*** EXCERPTED TEXT ***
Here are 5 simple ideas as a starting point:
Focus 80% of communication effort on listening and only 20% on ‘talking’.
For business leaders, walking the floor provides the opportunity to engage employees by being visible and accessible, listening to concerns, asking for suggestions, recognising achievements, and responding to questions. If you can’t literally be out there with customers and stakeholders, spend a bit of time on internal/external forums listening and being helpful eg. connecting project teams to people with relevant experience. O2/Telefonica UK CEO Ronan Dunne would use Twitter to listen to customers; internal forums or user community groups can be equally useful.
“Aesthetic designs foster positive relationships with people”, (source: Universal Principles of Design). Time taken to consider the first impressions of your business case, user-manual, website or report is not wasted. For example, Sphero makes the BB-8™ robot. It is expensive and it is small, which might invite the buyer-response “Is that it?”. But the slick design of the BB-8 packaging creates a positive expectation of something special inside.
Engaging with someone is much easier when they are starting with a positive frame of mind rather than disappointment. Where it is clear that not much care and attention has been taken in the way something is presented, the recipient will spend time looking for the faults rather than your core message. Where your audience is pressed for time, aesthetic design may help your document get to the top of their reading list.
Consistency of style and appearance enhances recognition and sets expectations. Companies use consistent branding for exactly this reason, but the same techniques can be used to mitigate the risk of your emails or updates getting missed or overlooked.
Create a ‘brand’ for documents that relate to the same topic: it can be as simple as creating a project mnemonic and using it in the subject line of all related internal emails as a flag to stakeholders; or having an icon or consistent colour theme that is used on all related presentations and reports.
A user interface can use this technique to group related information. The AppGate XDP secure access system from Cryptzone uses consistent colour and icons in the user interface to draw attention to important security notifications.
*** End of EXCERPTED TEXT ***
_PARTS OF THE EXERCISE:_
a. In the passage on engaging employees and stakeholders, which company makes the BB-8 robot?
b. Write the next part of the passage on engaging employees and stakeholders, starting after its final sentence.
*** RECORDS SUPPLIED ***
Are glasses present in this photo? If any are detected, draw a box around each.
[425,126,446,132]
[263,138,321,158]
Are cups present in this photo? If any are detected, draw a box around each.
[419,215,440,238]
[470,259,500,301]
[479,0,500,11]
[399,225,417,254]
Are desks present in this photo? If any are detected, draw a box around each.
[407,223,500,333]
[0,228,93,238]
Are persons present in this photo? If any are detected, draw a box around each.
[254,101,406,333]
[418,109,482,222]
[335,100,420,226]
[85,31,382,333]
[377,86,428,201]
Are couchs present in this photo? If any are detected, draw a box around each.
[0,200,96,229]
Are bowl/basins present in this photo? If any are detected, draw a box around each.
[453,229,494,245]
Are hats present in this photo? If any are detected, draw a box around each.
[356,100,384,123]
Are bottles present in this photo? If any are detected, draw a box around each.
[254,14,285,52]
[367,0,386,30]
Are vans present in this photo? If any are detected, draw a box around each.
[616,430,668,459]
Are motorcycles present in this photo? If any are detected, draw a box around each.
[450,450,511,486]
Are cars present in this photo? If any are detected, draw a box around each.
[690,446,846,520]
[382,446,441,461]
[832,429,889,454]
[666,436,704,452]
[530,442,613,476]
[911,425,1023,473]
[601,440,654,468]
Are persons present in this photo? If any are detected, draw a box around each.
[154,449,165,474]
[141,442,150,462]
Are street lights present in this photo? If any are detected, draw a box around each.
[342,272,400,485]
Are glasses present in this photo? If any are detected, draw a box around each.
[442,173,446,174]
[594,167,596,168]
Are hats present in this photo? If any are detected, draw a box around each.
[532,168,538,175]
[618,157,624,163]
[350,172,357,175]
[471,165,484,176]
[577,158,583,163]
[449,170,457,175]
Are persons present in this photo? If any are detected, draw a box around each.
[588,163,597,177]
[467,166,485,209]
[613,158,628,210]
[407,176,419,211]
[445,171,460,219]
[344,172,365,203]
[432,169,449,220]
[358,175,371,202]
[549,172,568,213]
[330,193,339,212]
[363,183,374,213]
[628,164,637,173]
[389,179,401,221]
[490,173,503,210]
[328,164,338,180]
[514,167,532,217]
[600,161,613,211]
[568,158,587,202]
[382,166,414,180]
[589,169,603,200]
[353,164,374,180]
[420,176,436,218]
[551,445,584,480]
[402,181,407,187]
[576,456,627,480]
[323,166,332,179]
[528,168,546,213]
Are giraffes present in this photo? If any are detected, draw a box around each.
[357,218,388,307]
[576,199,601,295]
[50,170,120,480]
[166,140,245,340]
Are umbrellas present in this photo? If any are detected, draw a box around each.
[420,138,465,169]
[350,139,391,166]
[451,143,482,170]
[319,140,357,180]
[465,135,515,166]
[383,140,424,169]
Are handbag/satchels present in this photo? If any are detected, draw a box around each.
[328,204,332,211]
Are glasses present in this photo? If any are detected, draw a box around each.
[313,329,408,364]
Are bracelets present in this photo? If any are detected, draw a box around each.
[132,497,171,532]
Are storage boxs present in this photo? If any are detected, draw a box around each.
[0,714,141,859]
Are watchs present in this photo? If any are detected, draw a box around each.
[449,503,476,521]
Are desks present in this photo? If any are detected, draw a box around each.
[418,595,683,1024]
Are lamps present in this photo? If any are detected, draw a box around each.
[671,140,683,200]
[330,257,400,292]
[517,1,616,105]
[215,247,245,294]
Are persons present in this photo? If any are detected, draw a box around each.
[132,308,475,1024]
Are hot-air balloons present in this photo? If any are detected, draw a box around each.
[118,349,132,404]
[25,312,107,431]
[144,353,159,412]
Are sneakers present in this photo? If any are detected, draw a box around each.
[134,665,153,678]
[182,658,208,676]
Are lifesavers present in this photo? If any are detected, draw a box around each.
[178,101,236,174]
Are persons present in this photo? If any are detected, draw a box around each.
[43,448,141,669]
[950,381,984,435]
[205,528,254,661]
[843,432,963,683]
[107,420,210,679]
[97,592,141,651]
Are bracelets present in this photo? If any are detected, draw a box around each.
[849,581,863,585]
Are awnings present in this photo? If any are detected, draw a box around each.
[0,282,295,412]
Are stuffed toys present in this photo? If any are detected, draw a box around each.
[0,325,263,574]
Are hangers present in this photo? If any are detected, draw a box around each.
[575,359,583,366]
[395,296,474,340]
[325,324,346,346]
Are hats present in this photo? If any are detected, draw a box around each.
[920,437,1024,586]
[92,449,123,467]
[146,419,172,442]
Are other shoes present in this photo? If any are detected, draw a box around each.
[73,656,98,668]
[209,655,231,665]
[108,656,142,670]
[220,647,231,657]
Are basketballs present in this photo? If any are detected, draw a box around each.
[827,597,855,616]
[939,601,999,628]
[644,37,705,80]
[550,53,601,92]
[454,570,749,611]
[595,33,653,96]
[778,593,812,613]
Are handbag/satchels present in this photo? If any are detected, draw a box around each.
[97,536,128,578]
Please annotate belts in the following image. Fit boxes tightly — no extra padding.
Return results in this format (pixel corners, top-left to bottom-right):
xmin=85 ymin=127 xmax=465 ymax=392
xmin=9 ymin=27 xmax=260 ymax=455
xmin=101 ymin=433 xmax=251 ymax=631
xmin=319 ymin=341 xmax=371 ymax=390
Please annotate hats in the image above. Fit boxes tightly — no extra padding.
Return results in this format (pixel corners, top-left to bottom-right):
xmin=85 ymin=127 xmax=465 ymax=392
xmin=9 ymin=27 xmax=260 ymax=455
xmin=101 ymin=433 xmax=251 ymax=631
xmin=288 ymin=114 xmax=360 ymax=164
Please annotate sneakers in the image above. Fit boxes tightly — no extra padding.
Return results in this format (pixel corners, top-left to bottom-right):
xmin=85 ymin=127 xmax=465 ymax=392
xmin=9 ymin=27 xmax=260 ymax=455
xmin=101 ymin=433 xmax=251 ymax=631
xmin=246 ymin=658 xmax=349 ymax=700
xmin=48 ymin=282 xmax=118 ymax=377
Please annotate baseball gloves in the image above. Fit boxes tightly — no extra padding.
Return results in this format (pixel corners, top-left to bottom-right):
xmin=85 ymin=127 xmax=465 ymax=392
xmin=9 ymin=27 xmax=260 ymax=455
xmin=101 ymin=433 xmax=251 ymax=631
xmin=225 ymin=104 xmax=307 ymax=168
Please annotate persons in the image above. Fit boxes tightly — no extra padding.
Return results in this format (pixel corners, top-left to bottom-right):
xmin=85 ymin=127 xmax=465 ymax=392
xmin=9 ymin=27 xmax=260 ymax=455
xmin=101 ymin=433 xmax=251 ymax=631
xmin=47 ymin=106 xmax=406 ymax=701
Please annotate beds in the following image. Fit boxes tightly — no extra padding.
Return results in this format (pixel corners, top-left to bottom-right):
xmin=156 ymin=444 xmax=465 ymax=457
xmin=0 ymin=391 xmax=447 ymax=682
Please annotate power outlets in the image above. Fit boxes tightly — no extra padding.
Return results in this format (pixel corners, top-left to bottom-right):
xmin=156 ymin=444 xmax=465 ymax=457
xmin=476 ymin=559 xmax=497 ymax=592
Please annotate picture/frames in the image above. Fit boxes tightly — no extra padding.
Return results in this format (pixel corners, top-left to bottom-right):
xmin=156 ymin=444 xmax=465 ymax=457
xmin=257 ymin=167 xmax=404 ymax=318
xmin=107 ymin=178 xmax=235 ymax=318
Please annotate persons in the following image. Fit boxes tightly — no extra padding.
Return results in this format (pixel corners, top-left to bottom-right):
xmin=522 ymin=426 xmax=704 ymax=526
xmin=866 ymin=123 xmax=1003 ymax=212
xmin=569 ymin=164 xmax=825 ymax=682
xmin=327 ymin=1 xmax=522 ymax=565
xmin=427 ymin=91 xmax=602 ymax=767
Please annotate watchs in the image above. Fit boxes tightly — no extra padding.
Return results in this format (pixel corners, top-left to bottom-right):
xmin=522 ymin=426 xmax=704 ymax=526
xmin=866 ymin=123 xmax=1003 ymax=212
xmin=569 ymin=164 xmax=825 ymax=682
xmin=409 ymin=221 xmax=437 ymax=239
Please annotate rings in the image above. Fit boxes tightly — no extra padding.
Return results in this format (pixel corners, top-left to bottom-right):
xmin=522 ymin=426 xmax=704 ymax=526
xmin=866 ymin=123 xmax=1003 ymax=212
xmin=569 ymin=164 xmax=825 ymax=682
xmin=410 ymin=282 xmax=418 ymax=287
*** End of RECORDS SUPPLIED ***
_SOLVED PROBLEMS:_
a. Sphero

b.
Instead of pushing out content directly or top-down, use existing networks and communities to promote your messages indirectly or peer-to-peer. Building relationships with influencers can simply be a case of giving time and attention: reading and sharing their material, using it in your own publications/reports, or involving them in decisions or process development. Check out “4 Ways to Get Influencers to Spread Your Brand Message” for more ideas.
“Desire line” is the preferred method of travel or interaction. Posting information on the intranet may be the accepted way of communicating to co-workers or project teams, but is that where your audience actually goes to find information?
Observe how your audience chooses to get information eg. via computer or from friends and colleagues, direct email or from the project office, detailed report or 1-paragraph summary? If they print out every proposal to read on the train home, present yours either pre-printed or in a format that is print friendly. We’re getting used to the idea that if you want people to see your web content, make it mobile friendly because that’s the device that your audience is like to be using. Similarly, as Forrester’s Kerry Bodine points out, just because it’s called an intranet doesn’t mean that the information has to be delivered via computer.
This is only a handful of ideas. If you’re a CX or service designer, what design principles do you use to engage your audience? Is ‘noise’ and issue in your organisation? If you’re running a project, do you have any tips for making sure that your stakeholders don’t miss the information they need?